##### Information provided #####

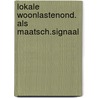Lokale woonlastenond. als maatsch.signaal door Pierre Caron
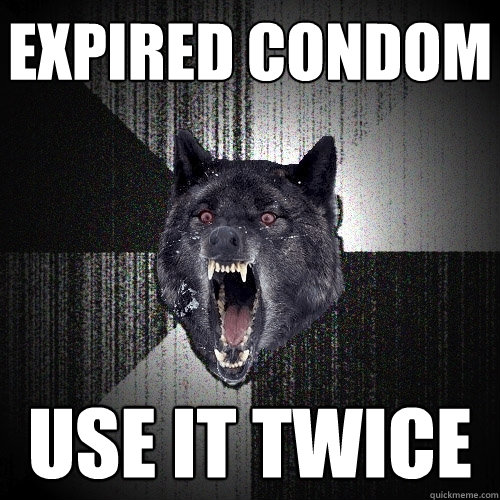 expired condom use it twice  Insanity Wolf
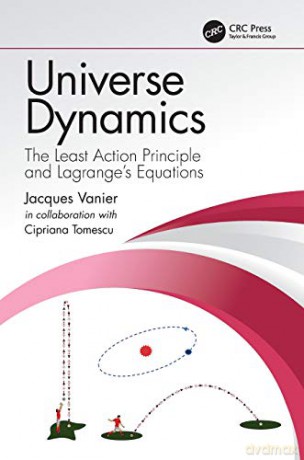 Universe Dynamics: The Least Action Principle and Lagrange's Equations - Jacques Vanier [KSIĄŻKA]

#####

Prompt | Omit the pictures and return exactly the lines from the line containing "expired condom use" through the final line of the material above, both ends included.

Worked solution |
 expired condom use it twice  Insanity Wolf
 Universe Dynamics: The Least Action Principle and Lagrange's Equations - Jacques Vanier [KSIĄŻKA]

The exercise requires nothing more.